Di ujung barat Aceh, ada komunitas bermata biru yang diyakini berdarah Portugis. Mereka sudah sangat lama menetap disana. Meski fisiknya mirip bangsa Eropa, toh komunitas ini tidak merasa sebagai keturunan Eropa, karena tidak tahu siapa nama fam endatunya (nenek moyang).
Umumnya komunitas ini sudah nyaman sebagai orang Aceh yang hidup seperti layaknya penduduk Lamno lainnya. Ada yang bertani, menjadi nelayan, dan usai magrib anak-anak mereka pergi mengaji Al Quran ke dayah atau surau (meunasah) terdekat.
Bagi yang belum tahu keberadaan komunitas ini, sering kecele. Mereka terheran-heran menyaksikan anak-anak bermata biru dan berambut pirang bertutur bahasa Aceh dengan sangat fasih. "Kapan bule belajar bahasa Aceh?" begitu komentar yang sering terdengar.
Cerita itu sudah cukup lama beredar. Ketika saya masih duduk dibangku sekolah dasar tahun 1970-an sudah mendengar cerita itu. Hanya saja, banyak yang menganggap cerita itu sebagai dongeng, semacam cerita menjelang tidur. Pasalnya, banyak orang di Aceh yang mirip bule, Arab, Turki, China, bahkan tidak sedikit mirip orang Tamil.

INFORMASI YANG DIBERIKAN:
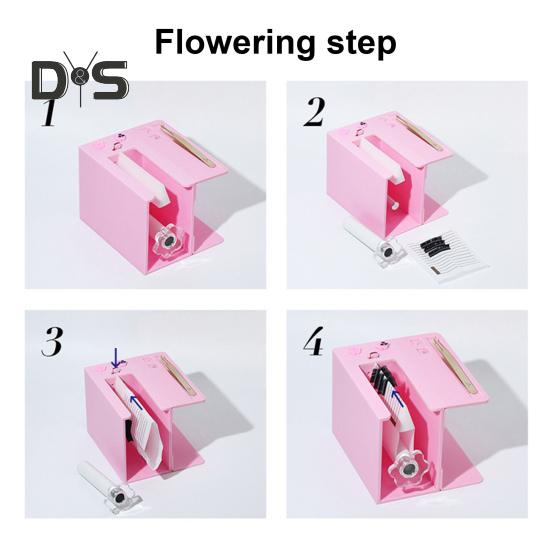 Flowering step

D&S

1

2

3

4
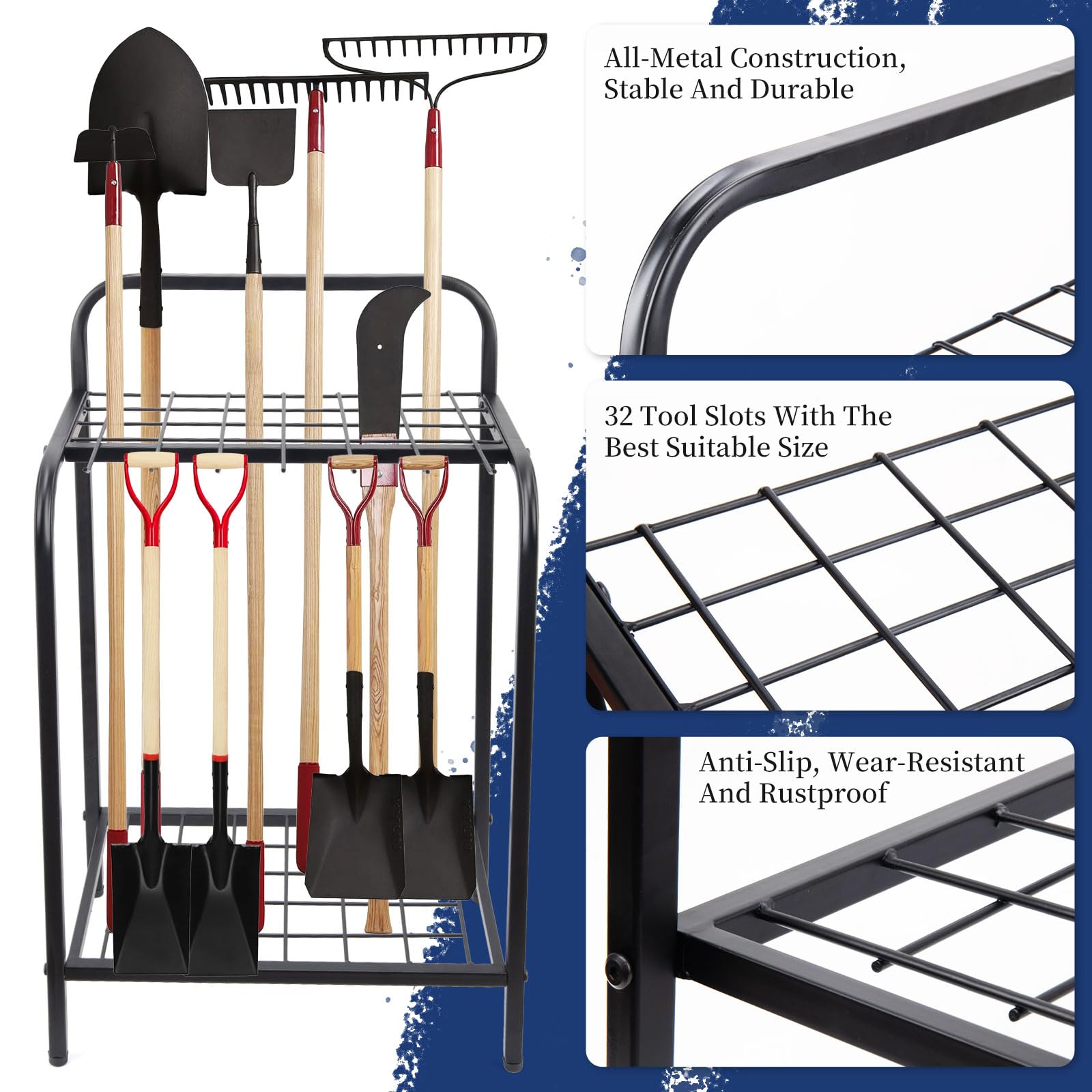 All-Metal Construction, Stable And Durable

32 Tool Slots With The Best Suitable Size

Anti-Slip, Wear-Resistant And Rustproof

DESKRIPSI TUGAS:
Ketik ulang bagian teks tentang komunitas bermata biru di Aceh di atas yang terletak antara "Umumnya komunitas ini" dan "mirip orang Tamil.", termasuk kedua bagian itu sendiri.

JAWABAN LATIHAN:
Umumnya komunitas ini sudah nyaman sebagai orang Aceh yang hidup seperti layaknya penduduk Lamno lainnya. Ada yang bertani, menjadi nelayan, dan usai magrib anak-anak mereka pergi mengaji Al Quran ke dayah atau surau (meunasah) terdekat.
Bagi yang belum tahu keberadaan komunitas ini, sering kecele. Mereka terheran-heran menyaksikan anak-anak bermata biru dan berambut pirang bertutur bahasa Aceh dengan sangat fasih. "Kapan bule belajar bahasa Aceh?" begitu komentar yang sering terdengar.
Cerita itu sudah cukup lama beredar. Ketika saya masih duduk dibangku sekolah dasar tahun 1970-an sudah mendengar cerita itu. Hanya saja, banyak yang menganggap cerita itu sebagai dongeng, semacam cerita menjelang tidur. Pasalnya, banyak orang di Aceh yang mirip bule, Arab, Turki, China, bahkan tidak sedikit mirip orang Tamil.